### Material to process ###

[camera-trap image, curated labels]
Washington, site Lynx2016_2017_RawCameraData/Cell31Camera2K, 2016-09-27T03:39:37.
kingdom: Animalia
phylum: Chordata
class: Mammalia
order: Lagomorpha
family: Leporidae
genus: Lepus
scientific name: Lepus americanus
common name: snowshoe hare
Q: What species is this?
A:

###

The answer should be nothing more than the lines from the one with "class: Mammalia" through the end of the entries, restated word for word.

class: Mammalia
order: Lagomorpha
family: Leporidae
genus: Lepus
scientific name: Lepus americanus
common name: snowshoe hare
Q: What species is this?
A:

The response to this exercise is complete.